--- SELECTED TEXT ---

Regarding the Public Service Board meeting in Middlebury on June 12:
I am today introducing a new word to the vocabulary of this dialogue: “capitOlism.”
Capitolism is the process and condition whereby agencies of government, whether representing the national Capitol and government or state Capitol and government are united as one with the agents of capital and commerce.
These government agencies and agents — facilitators of unlimited economic and environmental encroachments — are typically appointed by someone in power. They officially represent no one and are accountable to no one.
When it comes to the actual implementation and enforcement of our founding principles, our laws and our visions for the future, we are rendered absolutely powerless by these unelected, unaccountable, unrepresentative agencies.
Rather than guardians of the public good, for which they are designated, they become facilitators of unlimited economic and environmental encroachments, now with the blessings of the Supreme Court in the Citizens United ruling. We have officially moved from “one citizen, one vote,” to “one dollar, one vote.”
From the Nuclear Regulatory Commission, the EPA, countless banking and commerce agencies, to the Public Service Board: You have unlimited power to facilitate the destruction of what defines Vermont. First it was the destruction of the Green Mountains, the very defining soul of Vermont. Now you are facilitating the encroachment of a foreign enterprise conveying, through our state, the product of a process banned in Vermont for its intrinsic severe health and environmental hazard and delivering that product to an enterprise in another state, and certifying that this is for the public good of Vermont.
But ultimately, this is not simply about running a pipe through someone’s back yard in Shoreham or Cornwall. This is about control of our destiny and our quality of life.

---

CHECK YOUR UNDERSTANDING:
A. Set down the passage of the capitolism letter that begins at the words "From the Nuclear" and stops after "quality of life.".
B. Can you carry the letter on capitolism and the Public Service Board forward past its final sentence?

--- DATA SEGMENT ---

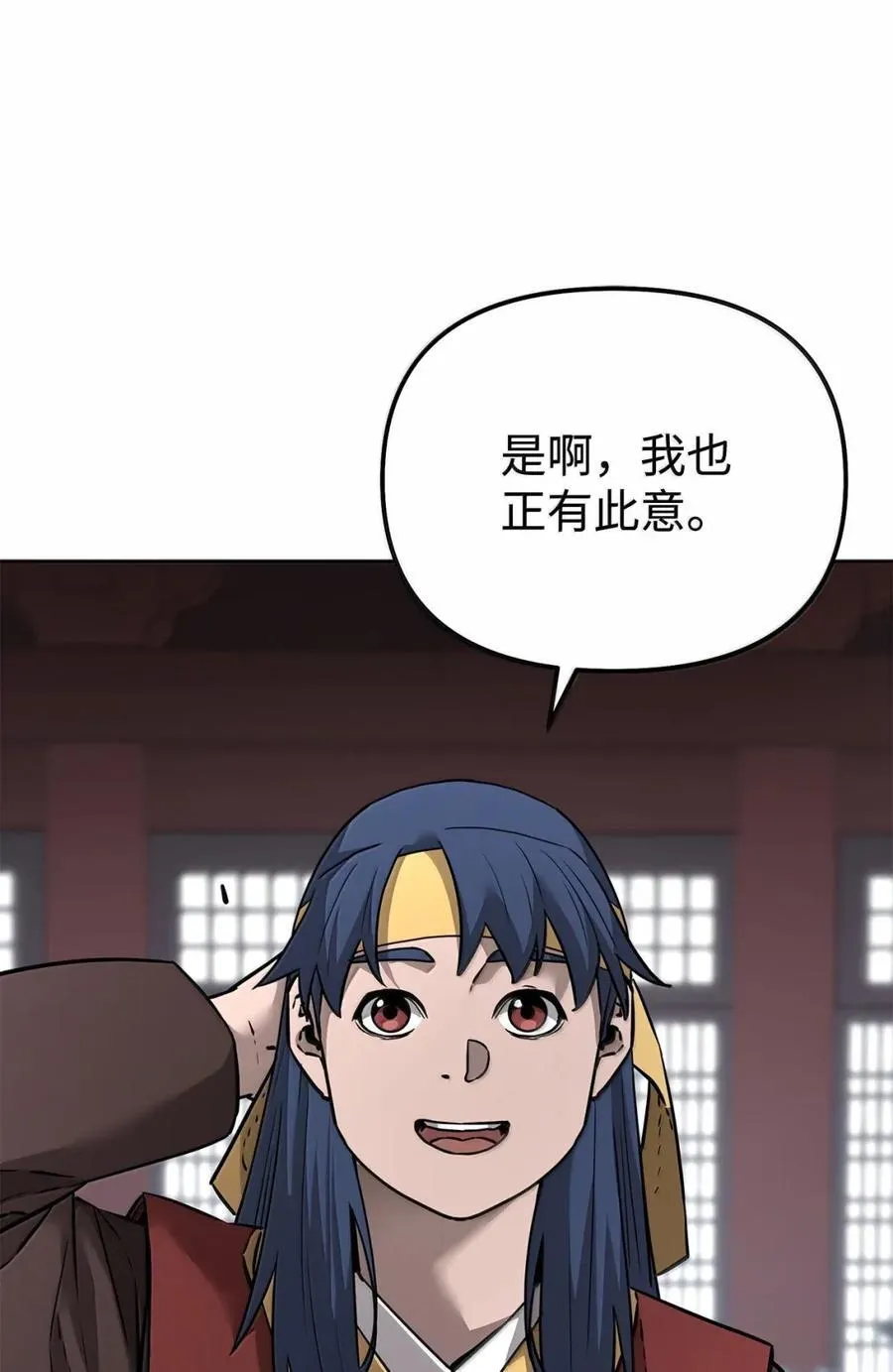 139 招揽25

---

TASK RESULTS:
A.
From the Nuclear Regulatory Commission, the EPA, countless banking and commerce agencies, to the Public Service Board: You have unlimited power to facilitate the destruction of what defines Vermont. First it was the destruction of the Green Mountains, the very defining soul of Vermont. Now you are facilitating the encroachment of a foreign enterprise conveying, through our state, the product of a process banned in Vermont for its intrinsic severe health and environmental hazard and delivering that product to an enterprise in another state, and certifying that this is for the public good of Vermont.
But ultimately, this is not simply about running a pipe through someone’s back yard in Shoreham or Cornwall. This is about control of our destiny and our quality of life.

B.
We are gathered here today, not simply to halt an absolutely intolerable violation of the sovereignty and dignity of the good citizens of Vermont. We are here to declare today that any law or the interpretation and application of any law that violates the founding principles of this great republic of Vermont, and these United States, shall not be tolerated. Any agency facilitating the perversion of our principles shall be disbanded or reduced to simple advisory function. We, all here today, have a moral responsibility to honor the principles and preserve the achievements that our fathers so nobly fought and paid for, including the cultural and moral landscape, to truly serve the public good.
In 1786, just three years after our independence, this country was facing a virtual collapse of its economy and loss of true sovereignty due to a grossly inadequate body of laws (the Articles of Confederation) and the growing encroachment of foreign capital. As a response, a few enlightened visionaries called for, and I quote, “an end to this national humiliation and imbecility.” A new Constitution was called for with the primary purpose of “regulating commerce and trade.”
Let us once again, in “the Spirit of 86,” reform our relevant laws and the agencies of implementation to once again achieve their proclaimed function of serving the public good, for ourselves and our posterity.